*> I don't think there is an ML which could extract the take aways from each sec...

nudpiedo · on July 29, 2019

is there any working demo to play with? I am not into ML and won't read the whole paper... I expect these sort of mechanisms to make some weighting of the morphemes and sentences and replicate the top score ones whereas a human made summary is based on context and semantics given by humans (for example, the relevant part might be only relevant during the current zeitgeist or for some peoples bias)

applecrazy · on July 29, 2019

I'm not aware of any working demos. In terms of the weighting, your intuition is correct, there's a way how a machine learning algorithm can learn which tokens (what you call morphemes) are of significance automatically. That's called an attention mechanism. It learns what tokens are important and then passes that into a "context vector" of sorts, which is then passed into the generator network (which is some form of recurrent network).

The disadvantage of using only token-based attention is that it's still not enough context for large spans of text (> 1000 tokens), and I'm actually having this issue now in my work. That's where things like applying attention to chunks of text is helpful.

I'm still trying to fully understand attention mechanisms, so I hope this comment made sense.

nudpiedo · on July 29, 2019

but facing such problem with an absolute lack of abstraction on the ideas behind obviously cannot work at any non straightforward example, isn't it? there must be some other steps or algorithms or additions to this process; the language is a protocol to encode a message, a representation about abstract concepts and ideas semantically referenced. It is not the same the HTTP server configuration values and statistical analysis of a xml text encoding those; and that still would be straightforward communication, not metaphoric speech or indirect references.

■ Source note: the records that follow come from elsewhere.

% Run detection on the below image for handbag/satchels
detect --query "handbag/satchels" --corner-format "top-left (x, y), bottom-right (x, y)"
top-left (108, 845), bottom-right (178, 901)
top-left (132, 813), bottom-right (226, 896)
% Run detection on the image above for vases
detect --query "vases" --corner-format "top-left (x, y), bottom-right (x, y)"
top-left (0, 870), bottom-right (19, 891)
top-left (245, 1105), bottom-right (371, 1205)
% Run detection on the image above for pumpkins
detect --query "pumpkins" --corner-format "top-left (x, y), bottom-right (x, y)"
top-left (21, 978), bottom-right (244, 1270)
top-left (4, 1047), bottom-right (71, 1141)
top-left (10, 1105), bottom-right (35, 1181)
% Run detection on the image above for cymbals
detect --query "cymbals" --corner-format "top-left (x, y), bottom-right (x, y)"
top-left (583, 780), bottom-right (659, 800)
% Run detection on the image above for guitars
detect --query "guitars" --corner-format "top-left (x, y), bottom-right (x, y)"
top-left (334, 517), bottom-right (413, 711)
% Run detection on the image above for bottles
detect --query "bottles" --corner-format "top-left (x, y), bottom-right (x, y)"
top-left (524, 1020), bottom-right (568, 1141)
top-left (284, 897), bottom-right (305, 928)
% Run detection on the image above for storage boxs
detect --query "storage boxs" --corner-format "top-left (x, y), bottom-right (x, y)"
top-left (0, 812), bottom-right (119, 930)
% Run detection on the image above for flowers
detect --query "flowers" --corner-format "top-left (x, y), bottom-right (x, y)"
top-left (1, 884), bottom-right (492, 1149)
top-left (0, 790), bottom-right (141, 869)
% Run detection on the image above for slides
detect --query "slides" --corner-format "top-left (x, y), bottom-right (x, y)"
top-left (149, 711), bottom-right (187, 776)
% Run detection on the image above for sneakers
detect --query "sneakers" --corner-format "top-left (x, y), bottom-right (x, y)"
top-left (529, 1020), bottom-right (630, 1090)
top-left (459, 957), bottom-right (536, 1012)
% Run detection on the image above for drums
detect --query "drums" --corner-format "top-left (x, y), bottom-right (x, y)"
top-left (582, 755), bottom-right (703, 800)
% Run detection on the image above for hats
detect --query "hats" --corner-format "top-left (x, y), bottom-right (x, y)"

As long time language learner I can tell you that the most significative words in a text are the less common (that's why learning a language by lists of common words does not work out of the box). In the sort of process you mention the words with more meaning for the idea to communicate might have easily less weight than other more common tokens at the same texts, and it very easily depends on the communication style of the subject.

For me this way of making a summary, looking at the language as a sum of interconnected tokens, sounds like trying to replicate a paint by measuring brush strokes directions and pigmentation (vectors of values) rather than trying to understand the abstract concept or idea behind (a vase with flowers, fruits) and recreating it (use the skill of extracted with the vectors to recreate the abstract idea which was encoded behind).

I think I might end up reading the paper you mentioned.

applecrazy · on July 29, 2019

To address how computers establish context, usually the tokens are sent through an embedding layer (basically turning a word into a dense vector). Word embeddings, surprisingly, reflect the real-world semantic relationships behind words (for instance, king - man + woman = queen). It also happens that the algorithms for creating word embeddings group words with similar meanings/semantics together (for example, king and queen would be closer together in n-dimensional space). Overall, embeddings allow a computer to look at a language as more than a bunch of interconnected tokens and actually incorporate the semantics of each word into its predictions. Of course, this isn't perfect, which is why we need attention mechanisms and various other methods to help a computer try to understand context long-term.